Recensione a cura di Alekos Capelli
"El Cielo" è il secondo full-length dei Dredg, band californiana dedita a un intelligente alternative-rock, progressivo e sperimentale nelle intenzioni, ma non tipicamente prog nel sound. Gruppo trasversale, che unisce il gusto per l’immediatezza e la melodia tipicamente pop a strutture, arrangiamenti e concetti lirici vicini piuttosto all’art-rock. Ensemble che, nello spazio di soli due lavori ha saputo trovare la ricetta corretta per bilanciare le proprie aspirazioni, inclinazioni, espressioni e identità, ottenendo, non a caso, un successo di pubblico e di critica via via crescente, proprio il tipo di successo impermeabile alle mode passeggere e al clima discografico.

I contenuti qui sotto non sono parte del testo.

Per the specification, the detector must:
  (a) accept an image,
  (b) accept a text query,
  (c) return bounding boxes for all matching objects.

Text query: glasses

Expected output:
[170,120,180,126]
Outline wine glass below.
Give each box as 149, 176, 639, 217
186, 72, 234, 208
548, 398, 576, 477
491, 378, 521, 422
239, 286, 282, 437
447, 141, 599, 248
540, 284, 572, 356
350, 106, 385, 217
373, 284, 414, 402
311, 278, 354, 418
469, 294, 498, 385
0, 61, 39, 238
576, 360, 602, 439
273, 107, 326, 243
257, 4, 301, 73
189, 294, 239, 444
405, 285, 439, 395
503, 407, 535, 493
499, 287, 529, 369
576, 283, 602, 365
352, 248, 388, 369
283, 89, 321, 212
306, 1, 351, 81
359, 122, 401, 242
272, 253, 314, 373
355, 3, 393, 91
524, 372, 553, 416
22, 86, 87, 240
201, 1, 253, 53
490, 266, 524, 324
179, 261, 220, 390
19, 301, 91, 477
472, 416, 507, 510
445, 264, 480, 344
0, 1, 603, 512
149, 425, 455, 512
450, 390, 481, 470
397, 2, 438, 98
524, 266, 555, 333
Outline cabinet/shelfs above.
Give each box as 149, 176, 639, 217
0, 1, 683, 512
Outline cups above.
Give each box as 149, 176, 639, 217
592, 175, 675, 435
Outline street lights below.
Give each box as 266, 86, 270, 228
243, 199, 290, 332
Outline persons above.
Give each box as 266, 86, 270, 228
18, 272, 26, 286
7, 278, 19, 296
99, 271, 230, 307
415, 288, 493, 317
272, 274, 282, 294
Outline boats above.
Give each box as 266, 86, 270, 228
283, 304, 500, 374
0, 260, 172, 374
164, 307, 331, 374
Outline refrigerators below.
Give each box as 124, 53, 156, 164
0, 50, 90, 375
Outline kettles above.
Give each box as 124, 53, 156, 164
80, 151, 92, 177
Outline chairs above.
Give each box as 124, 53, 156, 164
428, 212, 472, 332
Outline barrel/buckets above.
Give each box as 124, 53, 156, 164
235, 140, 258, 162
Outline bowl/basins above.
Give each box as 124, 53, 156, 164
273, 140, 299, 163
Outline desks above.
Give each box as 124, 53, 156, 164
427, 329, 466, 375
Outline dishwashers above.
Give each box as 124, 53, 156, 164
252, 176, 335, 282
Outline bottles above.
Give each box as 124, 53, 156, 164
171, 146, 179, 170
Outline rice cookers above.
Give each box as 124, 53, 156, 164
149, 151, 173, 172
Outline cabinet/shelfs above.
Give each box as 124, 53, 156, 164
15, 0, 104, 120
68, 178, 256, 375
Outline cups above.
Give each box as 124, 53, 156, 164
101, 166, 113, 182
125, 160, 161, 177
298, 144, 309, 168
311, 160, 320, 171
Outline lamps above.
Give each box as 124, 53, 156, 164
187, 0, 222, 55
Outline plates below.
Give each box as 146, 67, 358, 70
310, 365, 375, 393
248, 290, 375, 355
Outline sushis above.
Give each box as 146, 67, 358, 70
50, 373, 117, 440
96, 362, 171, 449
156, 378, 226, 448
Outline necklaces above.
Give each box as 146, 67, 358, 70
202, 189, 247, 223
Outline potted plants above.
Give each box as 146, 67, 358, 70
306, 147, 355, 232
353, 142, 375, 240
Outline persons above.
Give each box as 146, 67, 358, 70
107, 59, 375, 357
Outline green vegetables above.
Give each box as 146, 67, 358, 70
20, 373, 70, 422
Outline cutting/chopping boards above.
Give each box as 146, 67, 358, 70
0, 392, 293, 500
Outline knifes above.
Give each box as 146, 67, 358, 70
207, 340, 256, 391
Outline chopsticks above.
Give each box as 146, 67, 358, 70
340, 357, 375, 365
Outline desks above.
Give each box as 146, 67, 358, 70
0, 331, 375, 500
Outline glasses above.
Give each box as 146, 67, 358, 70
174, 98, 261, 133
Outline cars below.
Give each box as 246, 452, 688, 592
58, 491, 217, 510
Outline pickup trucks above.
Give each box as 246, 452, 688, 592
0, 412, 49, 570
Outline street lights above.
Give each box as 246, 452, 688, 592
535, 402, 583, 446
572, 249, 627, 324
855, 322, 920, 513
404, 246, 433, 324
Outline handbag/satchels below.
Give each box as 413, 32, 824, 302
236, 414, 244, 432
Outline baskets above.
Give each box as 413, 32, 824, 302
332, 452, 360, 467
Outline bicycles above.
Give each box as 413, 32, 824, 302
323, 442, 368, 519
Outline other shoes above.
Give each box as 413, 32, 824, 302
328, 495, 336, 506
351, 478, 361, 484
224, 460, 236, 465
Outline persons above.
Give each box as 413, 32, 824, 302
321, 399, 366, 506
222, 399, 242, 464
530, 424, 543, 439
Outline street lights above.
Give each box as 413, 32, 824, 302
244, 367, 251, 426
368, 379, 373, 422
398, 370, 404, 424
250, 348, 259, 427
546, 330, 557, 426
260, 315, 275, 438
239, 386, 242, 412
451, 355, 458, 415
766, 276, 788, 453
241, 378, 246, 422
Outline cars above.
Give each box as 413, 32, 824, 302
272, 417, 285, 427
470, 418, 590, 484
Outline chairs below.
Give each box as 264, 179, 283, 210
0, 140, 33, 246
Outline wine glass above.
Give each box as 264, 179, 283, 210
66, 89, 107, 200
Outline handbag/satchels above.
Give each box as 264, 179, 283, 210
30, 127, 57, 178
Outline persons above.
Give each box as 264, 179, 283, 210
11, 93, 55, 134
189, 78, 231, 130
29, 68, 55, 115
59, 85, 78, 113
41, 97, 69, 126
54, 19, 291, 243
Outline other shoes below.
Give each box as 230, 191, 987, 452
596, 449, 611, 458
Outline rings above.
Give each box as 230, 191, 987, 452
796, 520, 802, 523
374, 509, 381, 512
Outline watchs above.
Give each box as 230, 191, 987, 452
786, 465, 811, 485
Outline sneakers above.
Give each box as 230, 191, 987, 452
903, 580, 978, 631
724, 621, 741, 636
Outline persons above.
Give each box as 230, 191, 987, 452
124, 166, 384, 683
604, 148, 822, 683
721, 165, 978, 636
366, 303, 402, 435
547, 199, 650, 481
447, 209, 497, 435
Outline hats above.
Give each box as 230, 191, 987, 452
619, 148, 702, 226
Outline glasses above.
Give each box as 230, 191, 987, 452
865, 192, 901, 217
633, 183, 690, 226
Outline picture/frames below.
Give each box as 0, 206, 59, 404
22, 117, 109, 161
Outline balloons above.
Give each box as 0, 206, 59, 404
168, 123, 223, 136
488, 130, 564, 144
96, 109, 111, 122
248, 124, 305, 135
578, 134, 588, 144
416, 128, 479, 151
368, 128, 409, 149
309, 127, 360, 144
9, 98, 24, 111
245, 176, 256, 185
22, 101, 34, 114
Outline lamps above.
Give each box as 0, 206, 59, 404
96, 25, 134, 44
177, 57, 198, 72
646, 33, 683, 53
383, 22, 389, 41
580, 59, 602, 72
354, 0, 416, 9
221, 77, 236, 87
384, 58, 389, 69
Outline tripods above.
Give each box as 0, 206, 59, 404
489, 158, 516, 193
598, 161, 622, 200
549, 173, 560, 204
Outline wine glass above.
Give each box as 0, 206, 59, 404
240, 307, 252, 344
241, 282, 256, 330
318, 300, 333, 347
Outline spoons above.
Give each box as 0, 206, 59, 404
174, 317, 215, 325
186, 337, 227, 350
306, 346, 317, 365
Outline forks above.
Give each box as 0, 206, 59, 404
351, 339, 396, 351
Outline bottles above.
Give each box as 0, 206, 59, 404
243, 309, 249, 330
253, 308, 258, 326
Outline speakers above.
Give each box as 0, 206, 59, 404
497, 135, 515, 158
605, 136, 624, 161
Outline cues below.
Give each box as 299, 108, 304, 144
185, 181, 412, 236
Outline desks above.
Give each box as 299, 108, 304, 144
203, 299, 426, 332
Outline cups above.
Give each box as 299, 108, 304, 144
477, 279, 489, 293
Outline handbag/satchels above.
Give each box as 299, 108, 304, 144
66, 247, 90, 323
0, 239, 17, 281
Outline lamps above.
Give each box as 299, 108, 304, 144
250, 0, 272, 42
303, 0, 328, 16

A distanza di ormai otto anni infatti "El Cielo" mantiene intatta tutta la sua fresca poesia, la sua notevole personalità. Per chi fosse nuovo a questo ascolto si tratta sostanzialmente di un concept album, che tratta, fra l’altro, del fenomeno della paralisi del sonno, del sogno lucido, e dell’eterno divenire delle cose, ma, come se ciò non bastasse, interseca vari altri temi a livello lirico, e trova una delle maggiori fonti di ispirazione nel dipinto di Dalì “Sogno causato dal volo di un'ape intorno a una melagrana un attimo prima del risveglio”, più volte richiamato all’interno dell’opera, ad esempio nell’opener strumentale "Brushstroke: dcbtfobaaposba", che non è nient’altro che l’acronimo del suddetto titolo in inglese.
Con "Same Ol' Road" siamo già di fronte a uno dei picchi qualitativi ed emozionali di "El Cielo", una canzone condotta per mano come sempre dalla stupenda voce di Gavin Hayes, e dalle raffinate tessiture melodiche della chitarra di Mark Engles. Il testo è pura poesia, ispirata a un’etica dal sapore buddista/ambientalista, e ben esemplifica uno degli intenti del gruppo, ovvero proporre una musica per un’ecologia dello spirito, parafrasando Bateson. Questo legame estremo-orientale emerge fin dal titolo nella successiva "Sanzen", l’incontro fra il maestro e il discepolo, e rappresenta una composizione dal forte intento meditativo, sebbene il sound e il ritmo siano piuttosto diretti.
Onirismo e accenni psichedelici si ritrovano invece in "Δ", che pulsa tribale in sottofondo, grazie all’operato mai scontato di Dino Campanella dietro alle pelli, fino all’esplodere del chorus.
Altri capolavori sono il trittico composto da "Convalescent", "Eighteen People Living In Harmony" e "Scissor Lock". La prima una dichiarazione dall’urgenza quasi punk, la seconda una meditazione sullo stato e sul ruolo dell’arte nella nostra società, che sfocia lentamente verso il respiro sussurrato di "Scissor Lock", canzone liquida ed estatica, che esplora i limiti della veglia e del sonno, e che riesce a essere davvero intensa emozionalmente, rimanendo delicata e soffusa musicalmente. Impossibile non citare anche le successive "Of The Room" e "It Only Took A Day", entrambe accomunate stentorea vocalità di Gavin, che fa il paio con la decisa prestazione della band, memore della maggiore crudezza del debut Leitmotiv, catturando note ed emozioni non banali, attorno a linee melodiche e liriche come sempre personali. La chiusura è affidata al binomio "Whoa Is Me" e "The Canyon Behind Her", che riportano le tematiche dello scorrere, del fluire delle cose, e della ricerca di sé.
"El Cielo", musica pittorica, che disegna una cartina geografica per i territori della nostra interiorità. Dredg, un gruppo speciale, una delle più belle realtà del rock contemporaneo.